### DATA PROVIDED

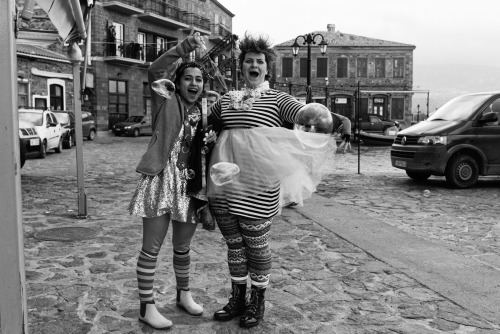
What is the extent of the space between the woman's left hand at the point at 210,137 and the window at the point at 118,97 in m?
34.1

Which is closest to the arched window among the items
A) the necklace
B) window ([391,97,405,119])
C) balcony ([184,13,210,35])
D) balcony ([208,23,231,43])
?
balcony ([184,13,210,35])

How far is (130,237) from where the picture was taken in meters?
6.09

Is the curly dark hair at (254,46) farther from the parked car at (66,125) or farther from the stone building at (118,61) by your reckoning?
the stone building at (118,61)

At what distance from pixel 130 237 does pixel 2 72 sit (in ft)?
14.0

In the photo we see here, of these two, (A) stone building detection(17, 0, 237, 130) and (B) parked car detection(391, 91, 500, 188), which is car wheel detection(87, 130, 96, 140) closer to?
(A) stone building detection(17, 0, 237, 130)

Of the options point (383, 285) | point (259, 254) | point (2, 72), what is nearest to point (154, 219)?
point (259, 254)

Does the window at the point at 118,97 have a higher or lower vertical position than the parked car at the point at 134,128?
higher

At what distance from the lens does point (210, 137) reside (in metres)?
3.60

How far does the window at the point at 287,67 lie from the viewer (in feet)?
173

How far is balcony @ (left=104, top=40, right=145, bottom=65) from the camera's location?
1388 inches

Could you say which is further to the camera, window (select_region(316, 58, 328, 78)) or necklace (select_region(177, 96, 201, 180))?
window (select_region(316, 58, 328, 78))

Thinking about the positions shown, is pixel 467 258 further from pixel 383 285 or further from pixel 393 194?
pixel 393 194

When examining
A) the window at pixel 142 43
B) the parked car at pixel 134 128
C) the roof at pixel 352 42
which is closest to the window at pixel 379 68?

### CHALLENGE
Copy out the lines word for word, starting with the line containing "Of the options" and continuing through the last line.

### SOLUTION TO THE PROBLEM
Of the options point (383, 285) | point (259, 254) | point (2, 72), what is nearest to point (154, 219)?
point (259, 254)

Does the window at the point at 118,97 have a higher or lower vertical position than the parked car at the point at 134,128?
higher

At what distance from the lens does point (210, 137) reside (in metres)?
3.60

How far does the window at the point at 287,67 lie from the viewer (in feet)?
173

How far is balcony @ (left=104, top=40, right=145, bottom=65) from the camera's location?
1388 inches

Could you say which is further to the camera, window (select_region(316, 58, 328, 78)) or necklace (select_region(177, 96, 201, 180))?
window (select_region(316, 58, 328, 78))

Thinking about the positions shown, is pixel 467 258 further from pixel 383 285 or further from pixel 393 194?
pixel 393 194

When examining
A) the window at pixel 142 43
B) the parked car at pixel 134 128
C) the roof at pixel 352 42
which is closest to the window at pixel 379 68?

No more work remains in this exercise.